• Passage given

I thought it was entertaining going out with 2 guys I met on the internet for lunch\dinner\supper\whatever from Canada and having to listen about carpal tunnel from '2-way radio use' (like I believe that) and then Chad getting all excited about corn on the cob from a restaurant. Guess you guys don't get out much, lol.

Nice to finally meet you both in person.

Thanks for the meal, Chad, next time it's on Dave.


----------



## GPS (Jun 27, 2008)

Mark Oomkes;840656 said:


> I'm sure I don't like the way you said that.


Just kiddin around, Mark. :waving: I knew if anyone could handle a little ribbing, it'd be you. And, yes, I'm sure it will come back to me someday.

I actually find your sense of humor much like my own, and enjoy your posts (at least until they get deleted )

Ken


----------



## Mark Oomkes (Dec 10, 2000)

GPS;840669 said:


> Just kiddin around, Mark. :waving: I knew if anyone could handle a little ribbing, it'd be you. And, yes, I'm sure it will come back to me someday.
> 
> I actually find your sense of humor much like my own, *and enjoy your posts (at least until they get deleted* )
> 
> Ken


:laughing::laughing:

It's all good. I hand it out enough, I better be able to take it.


----------



## JD Dave (Mar 20, 2007)

Mark Oomkes;840679 said:


> :laughing::laughing:
> 
> It's all good. I hand it out enough, I better be able to take it.


I'm not so sure I like the way you said that. LOL


----------



## JD Dave (Mar 20, 2007)

Some pics of Deans (Midtown PC) new Ebling that I helped him install. Some pics of my dirty GMC also. We put the blades on this weekend at my shop. Very happy with how the install went, now all we need is snow.


----------



## cet (Oct 2, 2004)

Both trucks look good. Not sure your going to get that white one through the drive-thru now.

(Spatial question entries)
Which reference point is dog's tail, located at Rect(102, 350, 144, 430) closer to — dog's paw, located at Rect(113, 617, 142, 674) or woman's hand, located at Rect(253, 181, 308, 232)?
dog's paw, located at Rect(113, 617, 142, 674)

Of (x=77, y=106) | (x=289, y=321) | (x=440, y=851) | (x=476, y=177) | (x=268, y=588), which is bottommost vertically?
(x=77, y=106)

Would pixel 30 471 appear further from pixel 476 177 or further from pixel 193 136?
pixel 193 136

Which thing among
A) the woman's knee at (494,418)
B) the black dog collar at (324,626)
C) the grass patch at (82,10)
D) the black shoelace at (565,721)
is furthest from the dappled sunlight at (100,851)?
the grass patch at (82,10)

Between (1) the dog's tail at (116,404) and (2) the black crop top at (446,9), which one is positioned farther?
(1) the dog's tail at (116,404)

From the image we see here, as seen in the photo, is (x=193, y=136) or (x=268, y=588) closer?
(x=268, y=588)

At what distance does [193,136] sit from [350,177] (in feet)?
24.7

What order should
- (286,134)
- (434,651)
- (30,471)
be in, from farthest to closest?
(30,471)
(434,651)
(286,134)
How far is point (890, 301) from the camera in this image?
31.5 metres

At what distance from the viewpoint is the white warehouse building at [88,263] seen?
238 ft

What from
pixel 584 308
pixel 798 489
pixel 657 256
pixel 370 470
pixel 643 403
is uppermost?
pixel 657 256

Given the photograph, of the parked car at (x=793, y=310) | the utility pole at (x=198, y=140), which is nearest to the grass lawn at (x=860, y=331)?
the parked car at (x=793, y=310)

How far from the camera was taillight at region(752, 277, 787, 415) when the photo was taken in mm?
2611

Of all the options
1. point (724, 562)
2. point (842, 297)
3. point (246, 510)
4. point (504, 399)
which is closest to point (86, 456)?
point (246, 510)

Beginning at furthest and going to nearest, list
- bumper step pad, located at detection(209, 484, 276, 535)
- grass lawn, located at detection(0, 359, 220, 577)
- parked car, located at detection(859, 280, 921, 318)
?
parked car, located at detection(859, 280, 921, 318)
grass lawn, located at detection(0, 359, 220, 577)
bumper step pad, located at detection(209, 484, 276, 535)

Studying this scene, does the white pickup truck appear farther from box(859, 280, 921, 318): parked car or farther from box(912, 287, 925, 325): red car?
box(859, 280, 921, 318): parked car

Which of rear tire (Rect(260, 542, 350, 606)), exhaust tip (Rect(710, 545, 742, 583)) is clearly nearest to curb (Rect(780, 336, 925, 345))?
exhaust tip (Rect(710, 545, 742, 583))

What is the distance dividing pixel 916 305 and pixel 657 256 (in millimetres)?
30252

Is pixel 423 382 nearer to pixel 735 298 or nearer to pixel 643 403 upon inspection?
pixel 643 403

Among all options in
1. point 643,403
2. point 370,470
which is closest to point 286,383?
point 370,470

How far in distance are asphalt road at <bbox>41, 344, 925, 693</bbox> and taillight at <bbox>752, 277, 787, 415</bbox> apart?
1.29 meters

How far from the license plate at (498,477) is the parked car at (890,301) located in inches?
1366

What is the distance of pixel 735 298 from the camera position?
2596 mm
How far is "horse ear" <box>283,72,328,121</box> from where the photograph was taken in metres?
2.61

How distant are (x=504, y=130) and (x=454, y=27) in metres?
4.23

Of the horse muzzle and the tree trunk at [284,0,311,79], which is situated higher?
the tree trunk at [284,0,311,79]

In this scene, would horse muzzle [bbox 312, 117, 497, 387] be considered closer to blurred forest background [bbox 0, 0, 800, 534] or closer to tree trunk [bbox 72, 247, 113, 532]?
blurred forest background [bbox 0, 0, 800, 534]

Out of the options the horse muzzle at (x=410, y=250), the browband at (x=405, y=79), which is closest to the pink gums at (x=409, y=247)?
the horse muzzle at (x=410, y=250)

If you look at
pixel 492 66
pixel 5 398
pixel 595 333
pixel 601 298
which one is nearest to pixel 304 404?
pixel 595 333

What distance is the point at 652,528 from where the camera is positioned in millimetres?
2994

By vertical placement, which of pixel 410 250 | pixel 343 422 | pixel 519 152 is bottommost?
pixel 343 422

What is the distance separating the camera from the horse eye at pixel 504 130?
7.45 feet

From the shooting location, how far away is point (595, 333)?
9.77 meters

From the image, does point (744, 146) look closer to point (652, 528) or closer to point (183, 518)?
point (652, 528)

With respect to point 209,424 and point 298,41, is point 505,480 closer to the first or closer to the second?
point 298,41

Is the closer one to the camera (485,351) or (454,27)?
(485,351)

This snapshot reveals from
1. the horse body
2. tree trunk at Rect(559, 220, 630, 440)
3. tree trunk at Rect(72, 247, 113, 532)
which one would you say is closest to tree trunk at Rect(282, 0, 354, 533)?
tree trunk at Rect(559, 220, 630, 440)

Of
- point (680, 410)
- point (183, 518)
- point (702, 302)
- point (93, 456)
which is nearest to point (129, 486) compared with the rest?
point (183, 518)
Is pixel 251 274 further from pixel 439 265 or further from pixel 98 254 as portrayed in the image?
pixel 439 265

• Task instructions
1) In the forum thread, what did JD Dave help Dean install?
2) Extract everything in the forum thread from "## Mark Oomkes" down to "get deleted* )", copied word for word.

• Task answers
1) Dean's new Ebling.

2)
## Mark Oomkes (Dec 10, 2000)

GPS;840669 said:


> Just kiddin around, Mark. :waving: I knew if anyone could handle a little ribbing, it'd be you. And, yes, I'm sure it will come back to me someday.
> 
> I actually find your sense of humor much like my own, *and enjoy your posts (at least until they get deleted* )